### MATERIAL FOR THIS TASK
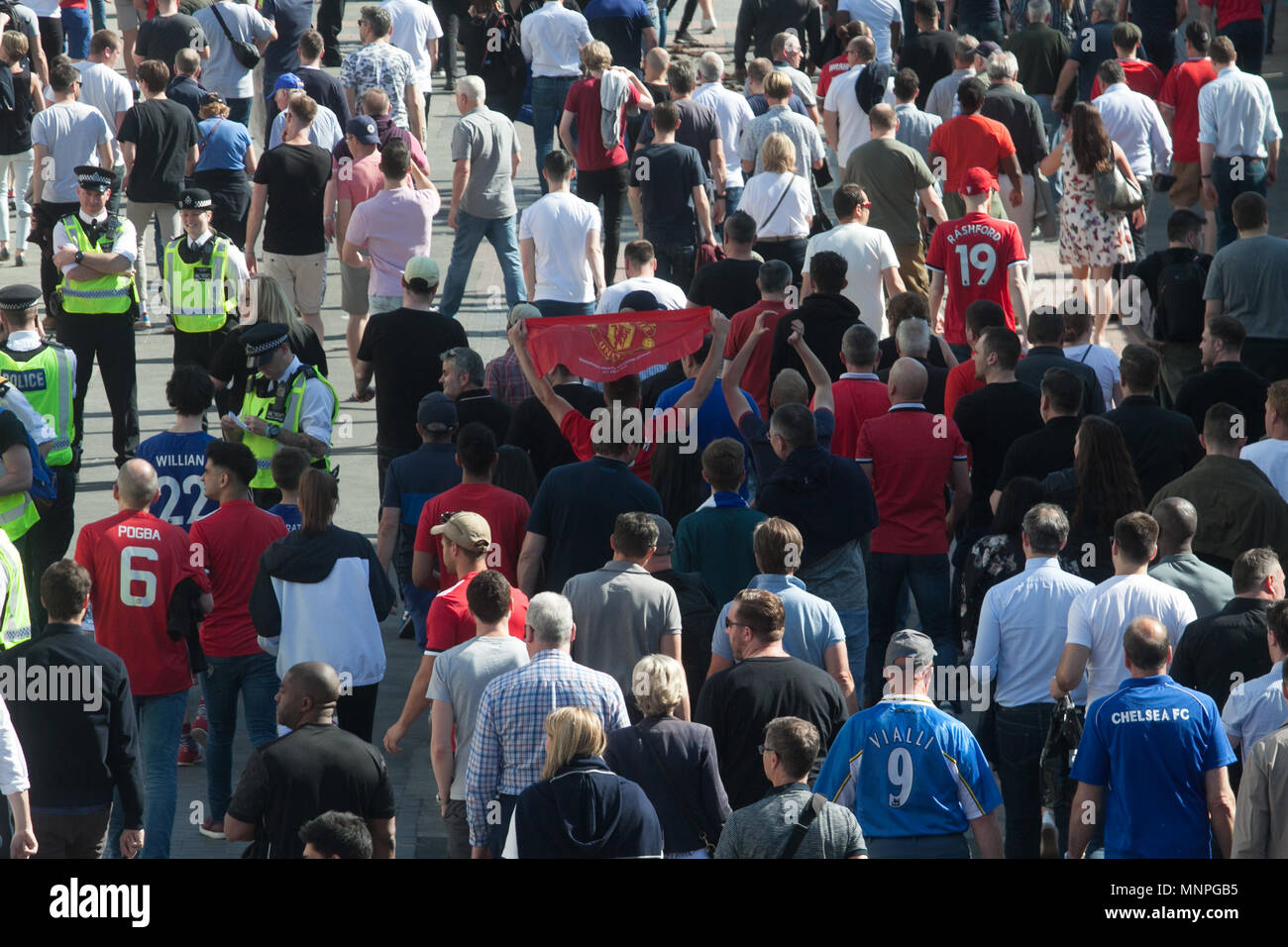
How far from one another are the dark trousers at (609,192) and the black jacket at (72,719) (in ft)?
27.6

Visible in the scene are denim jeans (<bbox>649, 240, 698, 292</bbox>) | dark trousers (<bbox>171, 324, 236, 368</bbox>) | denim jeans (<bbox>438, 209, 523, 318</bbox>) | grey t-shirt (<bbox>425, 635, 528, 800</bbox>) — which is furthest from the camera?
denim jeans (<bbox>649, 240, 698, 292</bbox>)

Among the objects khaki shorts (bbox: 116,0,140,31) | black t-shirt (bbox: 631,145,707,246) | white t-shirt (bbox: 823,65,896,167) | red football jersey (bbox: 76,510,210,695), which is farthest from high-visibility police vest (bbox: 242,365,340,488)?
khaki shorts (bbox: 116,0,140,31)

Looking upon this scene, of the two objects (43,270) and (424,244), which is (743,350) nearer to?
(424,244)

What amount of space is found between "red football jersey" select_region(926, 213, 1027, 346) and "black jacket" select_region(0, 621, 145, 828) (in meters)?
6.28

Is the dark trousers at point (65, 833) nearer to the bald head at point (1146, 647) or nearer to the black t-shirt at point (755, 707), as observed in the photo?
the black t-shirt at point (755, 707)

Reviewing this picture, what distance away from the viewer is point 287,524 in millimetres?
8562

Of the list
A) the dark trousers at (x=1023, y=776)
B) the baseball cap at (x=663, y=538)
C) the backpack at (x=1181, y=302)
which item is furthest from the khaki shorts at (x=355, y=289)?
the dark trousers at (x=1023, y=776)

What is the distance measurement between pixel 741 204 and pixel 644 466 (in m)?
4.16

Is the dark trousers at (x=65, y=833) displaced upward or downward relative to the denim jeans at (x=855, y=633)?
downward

...

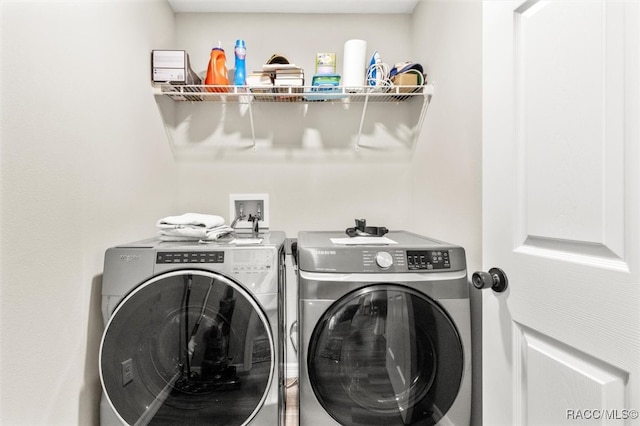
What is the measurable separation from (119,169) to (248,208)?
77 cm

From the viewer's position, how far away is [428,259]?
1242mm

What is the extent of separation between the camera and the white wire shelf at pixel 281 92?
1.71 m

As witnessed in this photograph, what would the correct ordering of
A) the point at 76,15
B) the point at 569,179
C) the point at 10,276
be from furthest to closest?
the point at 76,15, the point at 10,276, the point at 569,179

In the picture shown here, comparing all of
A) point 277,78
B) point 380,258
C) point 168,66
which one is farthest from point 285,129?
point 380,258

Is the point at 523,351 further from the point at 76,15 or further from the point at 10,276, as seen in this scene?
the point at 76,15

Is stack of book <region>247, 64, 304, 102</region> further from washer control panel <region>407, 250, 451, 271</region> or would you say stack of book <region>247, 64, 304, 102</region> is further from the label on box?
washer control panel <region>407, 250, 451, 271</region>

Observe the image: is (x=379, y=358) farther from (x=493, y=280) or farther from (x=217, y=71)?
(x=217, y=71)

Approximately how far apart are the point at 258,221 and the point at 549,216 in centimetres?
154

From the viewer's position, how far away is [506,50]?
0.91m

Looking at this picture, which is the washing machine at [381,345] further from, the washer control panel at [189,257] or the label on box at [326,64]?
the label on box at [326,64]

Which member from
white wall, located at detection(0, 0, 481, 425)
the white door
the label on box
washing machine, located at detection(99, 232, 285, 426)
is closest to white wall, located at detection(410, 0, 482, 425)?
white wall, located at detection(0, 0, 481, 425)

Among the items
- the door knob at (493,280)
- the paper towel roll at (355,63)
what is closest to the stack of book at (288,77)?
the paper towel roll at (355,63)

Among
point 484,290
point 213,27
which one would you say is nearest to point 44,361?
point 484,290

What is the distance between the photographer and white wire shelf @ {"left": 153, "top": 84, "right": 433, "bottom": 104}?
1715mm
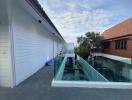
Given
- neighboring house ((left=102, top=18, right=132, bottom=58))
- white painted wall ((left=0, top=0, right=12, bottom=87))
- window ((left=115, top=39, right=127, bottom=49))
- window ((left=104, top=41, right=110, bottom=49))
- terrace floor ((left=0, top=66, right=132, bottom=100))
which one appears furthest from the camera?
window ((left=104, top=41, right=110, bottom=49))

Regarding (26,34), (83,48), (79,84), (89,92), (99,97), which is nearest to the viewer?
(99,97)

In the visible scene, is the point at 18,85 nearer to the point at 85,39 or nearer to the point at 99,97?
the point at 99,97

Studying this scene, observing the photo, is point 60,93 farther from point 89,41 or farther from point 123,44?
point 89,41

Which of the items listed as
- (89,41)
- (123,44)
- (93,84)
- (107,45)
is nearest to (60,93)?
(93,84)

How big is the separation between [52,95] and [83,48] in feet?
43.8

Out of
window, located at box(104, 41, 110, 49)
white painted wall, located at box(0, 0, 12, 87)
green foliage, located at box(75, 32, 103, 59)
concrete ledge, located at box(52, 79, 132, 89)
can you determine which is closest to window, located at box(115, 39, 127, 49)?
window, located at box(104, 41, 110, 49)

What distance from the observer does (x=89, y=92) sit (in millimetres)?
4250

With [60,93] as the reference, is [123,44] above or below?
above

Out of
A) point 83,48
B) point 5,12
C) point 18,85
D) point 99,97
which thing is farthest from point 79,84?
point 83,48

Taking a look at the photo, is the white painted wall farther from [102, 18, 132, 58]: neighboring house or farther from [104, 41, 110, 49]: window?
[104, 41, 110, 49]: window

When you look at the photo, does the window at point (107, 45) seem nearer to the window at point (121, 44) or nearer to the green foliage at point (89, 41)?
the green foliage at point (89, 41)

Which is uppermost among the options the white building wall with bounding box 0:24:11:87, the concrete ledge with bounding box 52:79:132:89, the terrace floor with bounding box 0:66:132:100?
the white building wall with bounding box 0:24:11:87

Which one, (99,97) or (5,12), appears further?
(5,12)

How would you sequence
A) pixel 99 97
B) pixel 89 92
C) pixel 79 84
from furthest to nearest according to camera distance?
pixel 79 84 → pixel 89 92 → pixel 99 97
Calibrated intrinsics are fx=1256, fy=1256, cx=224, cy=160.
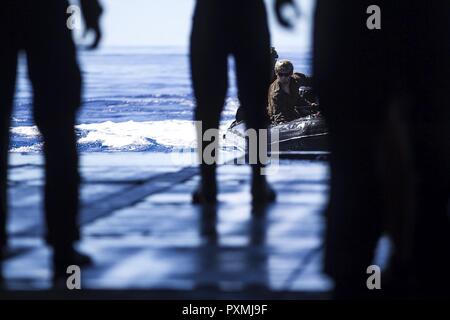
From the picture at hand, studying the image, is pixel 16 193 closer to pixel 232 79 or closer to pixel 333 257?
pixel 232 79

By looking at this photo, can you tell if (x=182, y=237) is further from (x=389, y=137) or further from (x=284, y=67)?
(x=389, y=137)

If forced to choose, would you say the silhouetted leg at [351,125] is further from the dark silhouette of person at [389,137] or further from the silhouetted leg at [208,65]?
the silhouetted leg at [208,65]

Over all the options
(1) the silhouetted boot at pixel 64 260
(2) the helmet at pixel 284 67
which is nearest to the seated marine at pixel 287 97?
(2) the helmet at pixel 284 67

---

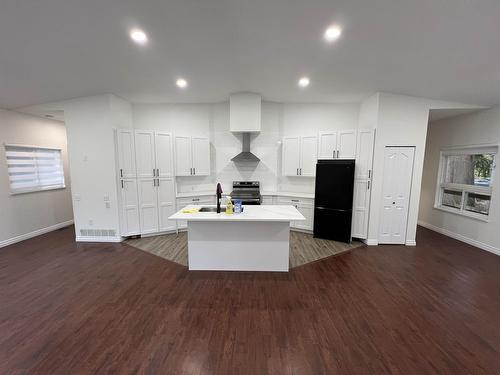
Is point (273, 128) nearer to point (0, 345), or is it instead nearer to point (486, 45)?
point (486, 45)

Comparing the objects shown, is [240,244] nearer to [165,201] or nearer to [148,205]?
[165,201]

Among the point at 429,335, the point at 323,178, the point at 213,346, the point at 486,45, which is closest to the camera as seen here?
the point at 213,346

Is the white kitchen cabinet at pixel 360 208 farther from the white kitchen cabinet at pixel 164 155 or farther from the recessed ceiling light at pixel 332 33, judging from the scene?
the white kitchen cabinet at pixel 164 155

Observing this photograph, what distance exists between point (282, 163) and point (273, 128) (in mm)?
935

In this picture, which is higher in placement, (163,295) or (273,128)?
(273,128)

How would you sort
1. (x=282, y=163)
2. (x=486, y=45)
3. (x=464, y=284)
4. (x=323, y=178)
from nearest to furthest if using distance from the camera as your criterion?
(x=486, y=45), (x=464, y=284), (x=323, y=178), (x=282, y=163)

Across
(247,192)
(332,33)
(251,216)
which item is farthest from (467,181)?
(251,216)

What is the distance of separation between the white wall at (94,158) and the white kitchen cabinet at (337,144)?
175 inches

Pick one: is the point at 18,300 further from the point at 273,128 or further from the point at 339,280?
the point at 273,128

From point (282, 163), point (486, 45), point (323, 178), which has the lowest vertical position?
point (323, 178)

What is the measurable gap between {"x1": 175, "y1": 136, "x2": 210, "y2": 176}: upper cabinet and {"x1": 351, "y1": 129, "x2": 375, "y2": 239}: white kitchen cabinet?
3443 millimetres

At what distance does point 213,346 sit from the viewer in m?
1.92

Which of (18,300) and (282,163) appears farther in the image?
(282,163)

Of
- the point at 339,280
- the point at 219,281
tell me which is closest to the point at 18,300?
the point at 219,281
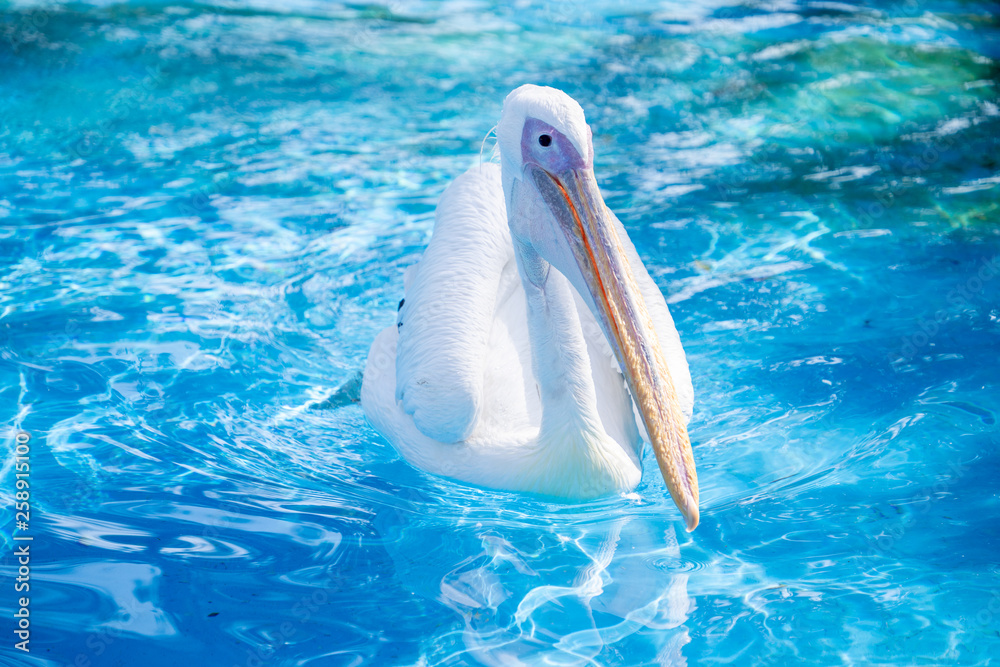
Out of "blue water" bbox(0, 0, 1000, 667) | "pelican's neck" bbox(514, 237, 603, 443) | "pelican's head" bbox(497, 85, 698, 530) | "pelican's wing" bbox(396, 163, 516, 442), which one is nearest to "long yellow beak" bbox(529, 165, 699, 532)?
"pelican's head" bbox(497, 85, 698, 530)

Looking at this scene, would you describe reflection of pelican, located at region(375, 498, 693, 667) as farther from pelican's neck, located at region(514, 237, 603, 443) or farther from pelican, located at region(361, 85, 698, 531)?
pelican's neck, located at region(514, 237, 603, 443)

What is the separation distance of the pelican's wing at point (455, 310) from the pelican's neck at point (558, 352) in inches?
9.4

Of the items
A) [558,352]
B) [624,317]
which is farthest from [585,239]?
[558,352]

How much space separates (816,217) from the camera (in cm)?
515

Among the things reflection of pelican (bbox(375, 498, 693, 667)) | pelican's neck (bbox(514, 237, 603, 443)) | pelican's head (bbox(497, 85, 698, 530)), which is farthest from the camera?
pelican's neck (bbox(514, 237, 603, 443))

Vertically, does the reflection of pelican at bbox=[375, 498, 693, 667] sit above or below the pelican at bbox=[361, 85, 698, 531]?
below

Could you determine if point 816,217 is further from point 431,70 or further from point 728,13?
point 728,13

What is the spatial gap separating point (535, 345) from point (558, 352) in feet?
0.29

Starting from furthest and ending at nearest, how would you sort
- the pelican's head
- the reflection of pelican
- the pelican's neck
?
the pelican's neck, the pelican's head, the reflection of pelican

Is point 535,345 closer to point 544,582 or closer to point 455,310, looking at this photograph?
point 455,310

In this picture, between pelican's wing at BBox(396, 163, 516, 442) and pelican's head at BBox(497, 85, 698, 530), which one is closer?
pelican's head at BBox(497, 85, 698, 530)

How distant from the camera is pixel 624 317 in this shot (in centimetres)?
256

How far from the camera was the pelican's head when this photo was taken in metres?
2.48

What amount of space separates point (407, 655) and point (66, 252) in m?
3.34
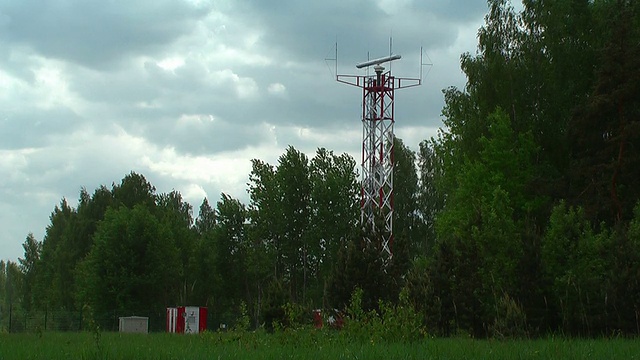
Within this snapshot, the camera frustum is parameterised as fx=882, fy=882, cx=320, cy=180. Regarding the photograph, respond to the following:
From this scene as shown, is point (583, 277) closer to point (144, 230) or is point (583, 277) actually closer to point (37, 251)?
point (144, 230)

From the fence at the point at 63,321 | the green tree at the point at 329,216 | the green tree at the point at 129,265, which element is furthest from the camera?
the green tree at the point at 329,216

### EXERCISE TASK
Show each line of the data above that contains the string "kitchen". Case counts.

### SOLVED EXERCISE
Is the white kitchen cabinet at pixel 360 208 farther from the white kitchen cabinet at pixel 164 155 or farther from the recessed ceiling light at pixel 332 33, judging from the scene?
the white kitchen cabinet at pixel 164 155
What is the distance of separation between the white wall at (94,158) and the white kitchen cabinet at (337,144)?
What is the measurable gap between {"x1": 175, "y1": 136, "x2": 210, "y2": 176}: upper cabinet and {"x1": 351, "y1": 129, "x2": 375, "y2": 239}: white kitchen cabinet?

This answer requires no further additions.